→ WRITTEN INSTRUCTION 1
In the John Putnam Thatcher page, in which book does Everett Gabler pose as a house hunter to trick the killer?
→ WRITTEN INSTRUCTION 2
Continue the John Putnam Thatcher page, starting right after its final item.

→ DOCUMENT SEGMENT
***

Follow TV Tropes

Following

Awesome / John Putnam Thatcher

Go To

  • Thatcher's Screw the Rules, I Have Connections! gambit to secure information about a killer from an airport employee by touting his seat on the airline's board of directors in the first book. And he may have been bluffing about that.
  • Curmudgeonly old trusts officer Everett Gabler can really shine when he contributes to Thatcher's investigations, such as when he tricks the killer into making an incriminating mistake while posing as a house hunter in Pick Up Sticks or when he notices the Absence of Evidence that the police forensic accountants missed in Something in the Air.
  • The arrest of Smug Snake white supremacist Owen Abercrombie after he pulls a gun at an NAACP meeting. The target of his threats being the one to painful knock the gun out of his hands is icing on the cake.
  • A Badass Bystander decking the fleeing killer in Death Shall Overcome.
  • It can occasionally be hard to tell whether Recurring Character Paul Jackson is a Crusading Lawyer or an Amoral Attorney, but A Stitch in Time and Brewing Up a Storm both have him give less sympathetic opposing parties just enough rope to hang themselves and score a decisive admission or victory that would do Perry Mason proud.

***

→ ENTRIES
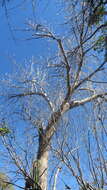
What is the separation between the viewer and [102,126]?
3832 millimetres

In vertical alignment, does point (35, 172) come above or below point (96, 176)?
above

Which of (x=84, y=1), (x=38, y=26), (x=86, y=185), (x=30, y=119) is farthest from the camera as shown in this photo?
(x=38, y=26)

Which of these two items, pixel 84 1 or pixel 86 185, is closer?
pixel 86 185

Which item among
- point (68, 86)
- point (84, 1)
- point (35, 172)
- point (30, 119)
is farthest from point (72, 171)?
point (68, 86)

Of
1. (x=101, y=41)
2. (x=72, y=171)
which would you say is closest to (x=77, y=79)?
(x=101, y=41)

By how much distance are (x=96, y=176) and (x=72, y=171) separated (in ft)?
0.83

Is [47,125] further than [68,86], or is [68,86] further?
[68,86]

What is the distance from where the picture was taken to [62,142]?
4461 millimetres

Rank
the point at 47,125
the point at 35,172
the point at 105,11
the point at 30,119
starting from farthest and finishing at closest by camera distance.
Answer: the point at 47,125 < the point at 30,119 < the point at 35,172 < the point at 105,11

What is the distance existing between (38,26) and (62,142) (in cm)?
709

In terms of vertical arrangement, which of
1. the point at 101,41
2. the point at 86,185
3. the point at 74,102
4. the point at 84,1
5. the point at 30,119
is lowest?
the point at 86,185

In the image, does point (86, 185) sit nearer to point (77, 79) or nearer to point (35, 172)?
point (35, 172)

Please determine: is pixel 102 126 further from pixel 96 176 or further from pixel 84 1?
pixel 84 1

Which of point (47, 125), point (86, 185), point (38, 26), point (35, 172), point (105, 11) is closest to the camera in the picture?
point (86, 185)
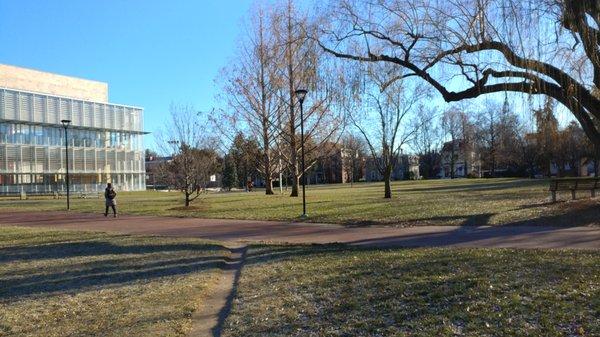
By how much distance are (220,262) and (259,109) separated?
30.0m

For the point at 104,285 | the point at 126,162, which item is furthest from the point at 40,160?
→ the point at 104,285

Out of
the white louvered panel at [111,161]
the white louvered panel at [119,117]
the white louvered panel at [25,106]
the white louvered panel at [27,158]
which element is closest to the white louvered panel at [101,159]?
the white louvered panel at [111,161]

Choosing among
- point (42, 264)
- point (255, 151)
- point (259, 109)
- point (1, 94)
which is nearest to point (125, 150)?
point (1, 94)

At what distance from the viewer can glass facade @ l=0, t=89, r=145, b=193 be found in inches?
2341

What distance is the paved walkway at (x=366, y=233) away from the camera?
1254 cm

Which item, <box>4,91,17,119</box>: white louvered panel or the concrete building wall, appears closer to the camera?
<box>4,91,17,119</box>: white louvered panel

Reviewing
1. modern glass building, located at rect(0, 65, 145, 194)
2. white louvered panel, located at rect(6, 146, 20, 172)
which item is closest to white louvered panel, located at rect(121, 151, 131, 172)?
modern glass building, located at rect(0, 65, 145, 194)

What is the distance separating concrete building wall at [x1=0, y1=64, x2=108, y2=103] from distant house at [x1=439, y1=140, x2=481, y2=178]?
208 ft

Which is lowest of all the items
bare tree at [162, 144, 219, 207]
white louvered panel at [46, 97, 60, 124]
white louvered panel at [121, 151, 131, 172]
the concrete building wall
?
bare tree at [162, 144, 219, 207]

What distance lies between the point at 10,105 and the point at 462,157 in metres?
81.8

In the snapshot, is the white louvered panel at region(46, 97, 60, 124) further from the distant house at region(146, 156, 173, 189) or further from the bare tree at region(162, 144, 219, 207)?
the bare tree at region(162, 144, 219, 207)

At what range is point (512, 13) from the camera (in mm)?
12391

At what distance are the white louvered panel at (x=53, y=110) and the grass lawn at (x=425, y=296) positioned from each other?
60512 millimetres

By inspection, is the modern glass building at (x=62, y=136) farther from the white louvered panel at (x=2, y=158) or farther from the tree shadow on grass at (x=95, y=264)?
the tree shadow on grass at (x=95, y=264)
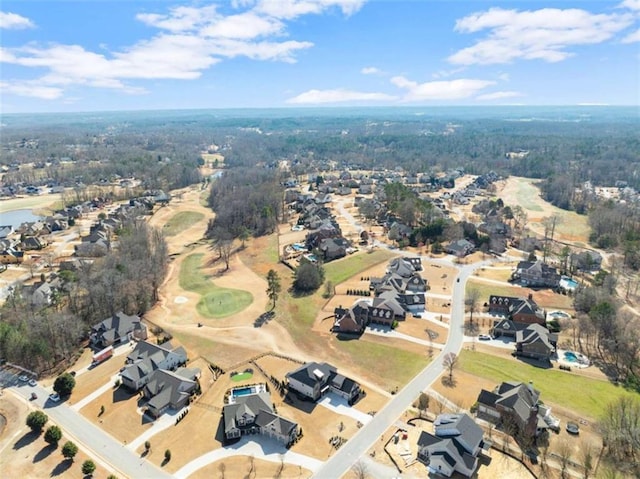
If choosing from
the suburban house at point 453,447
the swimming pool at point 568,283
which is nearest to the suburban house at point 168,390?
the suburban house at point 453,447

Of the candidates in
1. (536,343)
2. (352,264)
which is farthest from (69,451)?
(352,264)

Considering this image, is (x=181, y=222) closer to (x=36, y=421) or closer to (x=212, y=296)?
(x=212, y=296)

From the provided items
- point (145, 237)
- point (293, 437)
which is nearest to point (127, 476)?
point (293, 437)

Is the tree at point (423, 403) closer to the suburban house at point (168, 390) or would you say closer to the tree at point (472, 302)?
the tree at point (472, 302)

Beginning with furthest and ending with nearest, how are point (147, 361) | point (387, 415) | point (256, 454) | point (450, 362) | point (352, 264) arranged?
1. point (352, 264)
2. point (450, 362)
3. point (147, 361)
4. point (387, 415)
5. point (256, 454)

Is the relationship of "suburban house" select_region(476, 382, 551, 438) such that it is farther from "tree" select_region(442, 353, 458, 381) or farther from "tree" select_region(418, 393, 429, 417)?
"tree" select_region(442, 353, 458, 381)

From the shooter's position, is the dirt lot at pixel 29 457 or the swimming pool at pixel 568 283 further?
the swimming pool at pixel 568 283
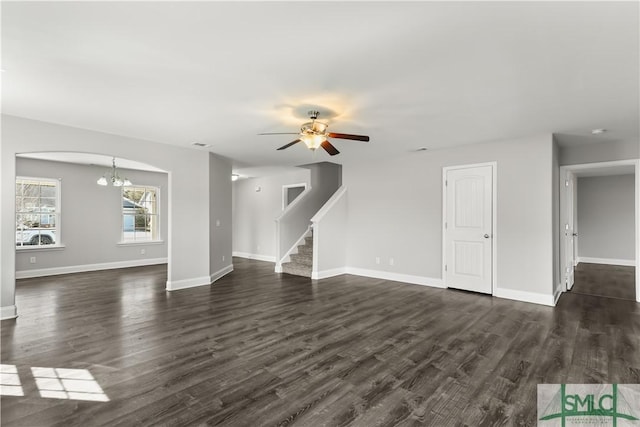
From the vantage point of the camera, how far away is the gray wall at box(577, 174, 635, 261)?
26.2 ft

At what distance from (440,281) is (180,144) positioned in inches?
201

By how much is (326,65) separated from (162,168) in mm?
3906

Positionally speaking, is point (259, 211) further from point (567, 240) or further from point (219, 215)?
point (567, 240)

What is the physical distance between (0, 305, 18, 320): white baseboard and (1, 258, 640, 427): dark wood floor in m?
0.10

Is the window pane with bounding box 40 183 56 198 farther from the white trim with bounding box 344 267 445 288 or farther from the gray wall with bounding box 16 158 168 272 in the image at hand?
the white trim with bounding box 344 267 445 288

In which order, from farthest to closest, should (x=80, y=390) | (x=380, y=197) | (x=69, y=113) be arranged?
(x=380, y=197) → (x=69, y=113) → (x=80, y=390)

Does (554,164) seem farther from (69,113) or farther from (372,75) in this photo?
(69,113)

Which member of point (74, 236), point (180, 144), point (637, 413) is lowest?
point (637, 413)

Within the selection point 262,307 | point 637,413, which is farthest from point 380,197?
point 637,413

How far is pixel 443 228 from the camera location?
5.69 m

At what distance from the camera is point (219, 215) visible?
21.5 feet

***

→ RESPONSE 1
Pick Up Sticks

→ RESPONSE 2
    • In Green Grow the Dollars, Jackson's clients pull this off while he's Locked Out of the Loop during a heated legal battle over which company is responsible for the creation of a revolutionary tomato. Jackson's clients wheel out a tomato tree far more advanced than anything their opponents have and feed delicious samples to everyone involved in the case to prove that they've clearly made advances far ahead of their competitors. Additionally, they did this with just one scientist, a few interns, and a budget that came from their leader mortgaging his house, while the person stealing from them couldn't outpace their progress with the budget and laboratories of a MegaCorp.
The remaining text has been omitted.